Commenting on Nestlé, Barclays analysts pointed to how at-home consumption has boosted the industry: “Consumers are at home more but still want to spend on premium brands, which disproportionately benefits Nestlé as its mix is 90% in-home versus only 10% out-of-home.”
Hargreaves Lansdowne pointed out that Nestlé’s improved trading in China bodes well for its fellow global consumer players. ”“Trading in China turned positive in the third quarter, which is an important milestone and a good indicator for what we could expect from other consumer giants. While it’s too early to say how robust the recovery is, we think things are moving in the right direction.”

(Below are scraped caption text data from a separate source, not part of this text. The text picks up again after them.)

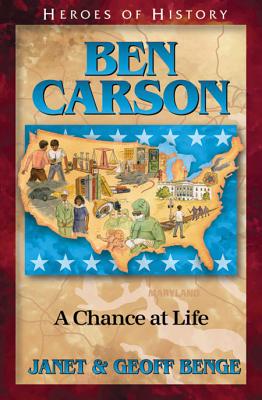 Ben Carson: A Chance at Life - Janet Benge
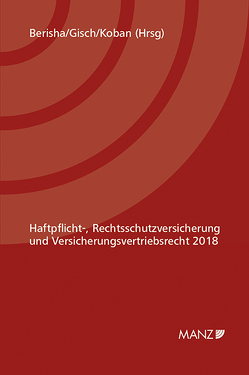 Haftpflicht-, Rechtsschutzversicherung und Versicherungsvertriebsrecht 2018 von Berisha,  Arlinda, Gisch,  Erwin, Koban,  Klaus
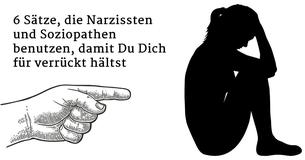 6 Sätze, die Narzissten und Soziopathen benutzen, damit Du Dich für verrückt hältst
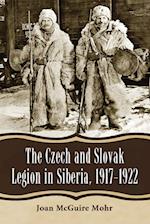 The  Czech and Slovak Legion in Siberia, 1917-1922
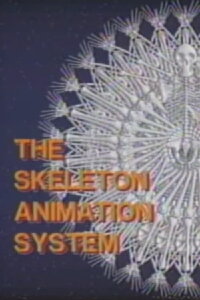 The Skeletal Animation System (1984)
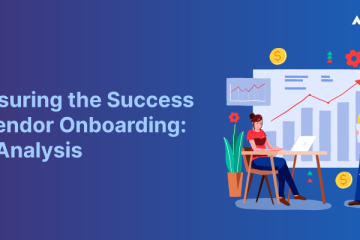 Measuring-the-Success-of-Vendor-Onboarding-ROI-Analysis-1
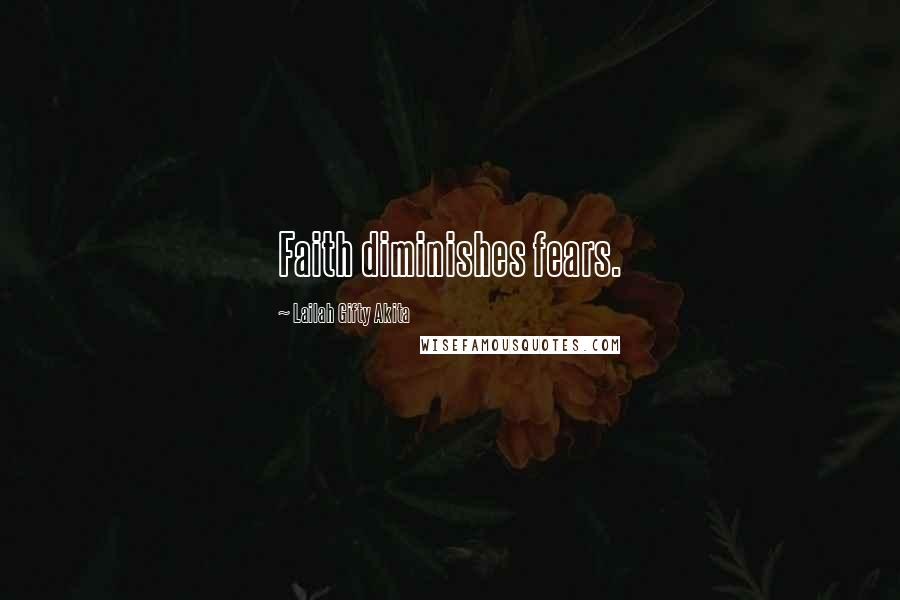 Lailah Gifty Akita Quotes: Faith diminishes fears.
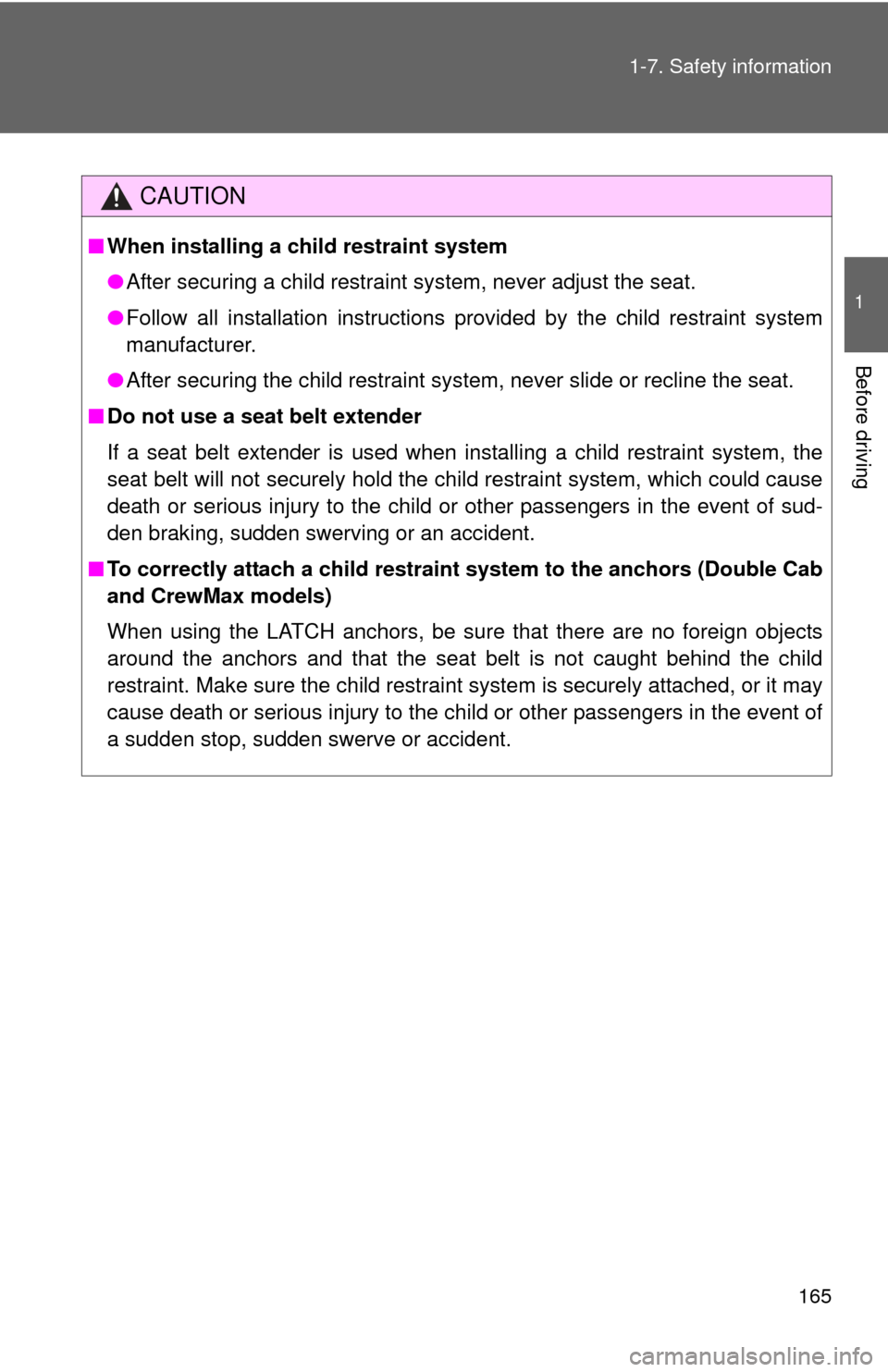 TOYOTA TUNDRA 2012 2.G Service Manual 165
1-7. Safety information
1
Before driving
CAUTION
■
When installing a child restraint system
●After securing a child restraint system, never adjust the seat.
● Follow all installation instruc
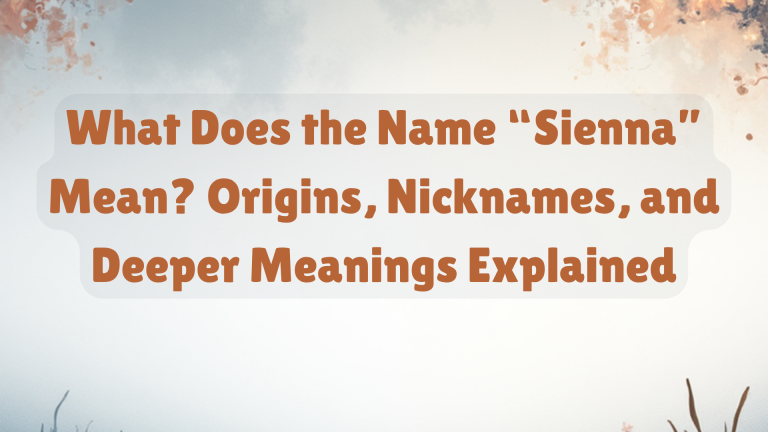 What Does the Name “Sienna” Mean? Origins, Nicknames, and Deeper Meanings Explained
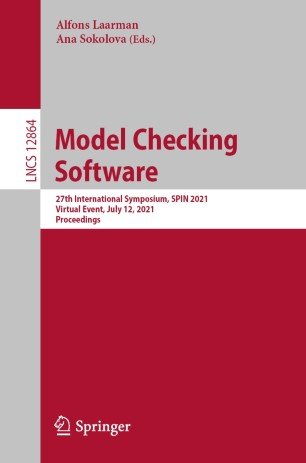 Model Checking Software 27th International Symposium, SPIN 2021, Virtual Event, July 12, 2021, Proceedings
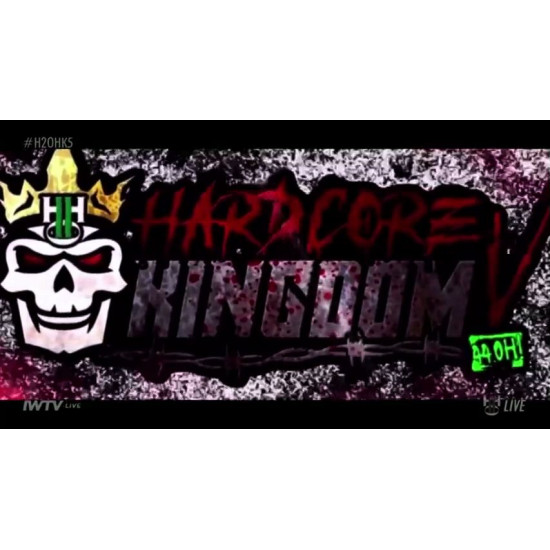 H2O Wrestling May 21, 2021 "Hardcore Kingdom 5" - Williamstown, NJ (Download)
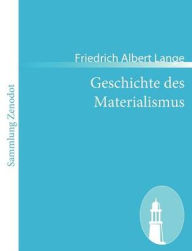 Title: Geschichte des Materialismus, Author: Friedrich Albert Lange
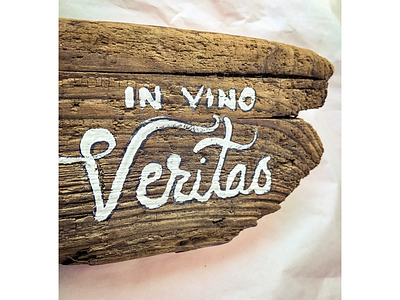 IN VINO VERITAS 3d acrylic driftwood hand made hand painted typography wood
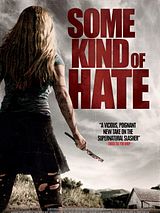 Affiche de Some Kind of Hate, film à voir en streaming sur Pygargue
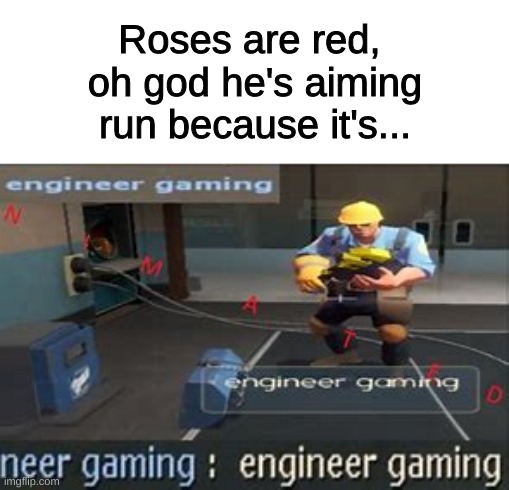 that was gettin heavy, fellas | Roses are red, 
oh god he's aiming
run because it's... | image tagged in tf2 engineer,roses are red,oh god hes aiming | made w/ Imgflip meme maker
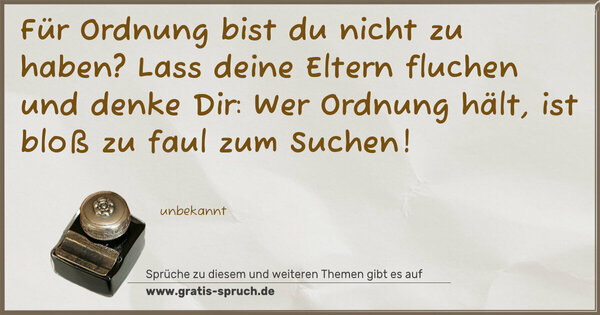 Für Ordnung bist du nicht zu haben?
Lass deine Eltern fluchen und denke Dir:
Wer Ordnung hält, ist bloß zu faul zum Suchen!
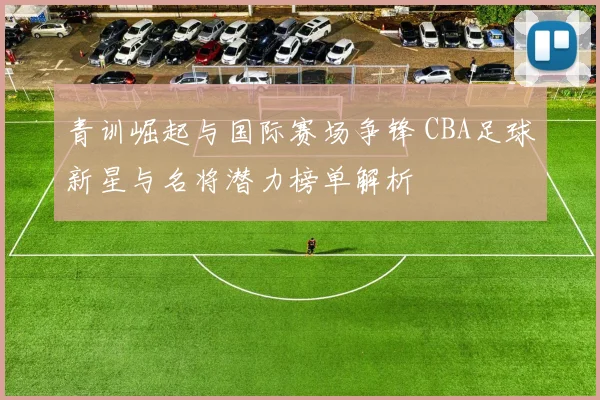 青训崛起与国际赛场争锋 CBA足球新星与名将潜力榜单解析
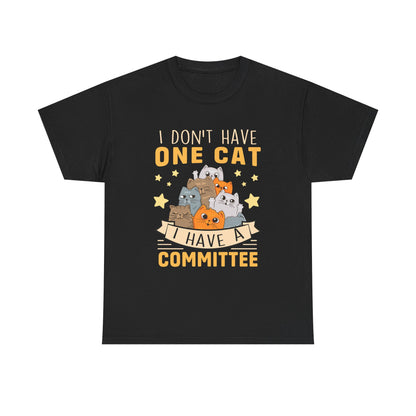 Cat T-Shirt — "I Don't Have One Cat, I Have a Committee"  UNISEX Cute Cat Lover Tee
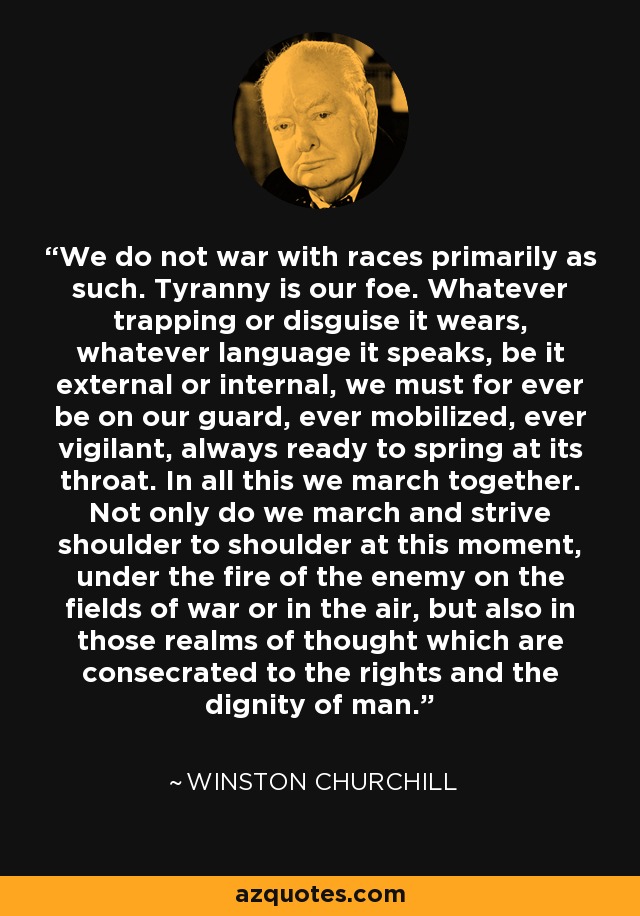 We do not war with races primarily as such. Tyranny is our foe. Whatever trapping or disguise it wears, whatever language it speaks, be it external or internal, we must for ever be on our guard, ever mobilized, ever vigilant, always ready to spring at its throat. In all this we march together. Not only do we march and strive shoulder to shoulder at this moment, under the fire of the enemy on the fields of war or in the air, but also in those realms of thought which are consecrated to the rights and the dignity of man. - Winston Churchill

HL also said Unilever’s demonstration of strength “at a time when the world is in economic disarray is mpressive”. “The group’s portfolio of brands has been able to capitalise on consumers’ changing behaviours… [and] further showed the resilience Unilever gains from providing consumers with everyday items all around the world.”
Despite the strong numbers, share price movement was largely muted, partly due to the sector’s share price outperformance throughout the year.
On the day of their updates, Reckitt was down 0.2% to 7,192p, P&G up 0.4% to $142.48 and Nestlé down 0.8% to CHF106.54. Unilever was up 0.3% to 4,716p by lunchtime on Thursday.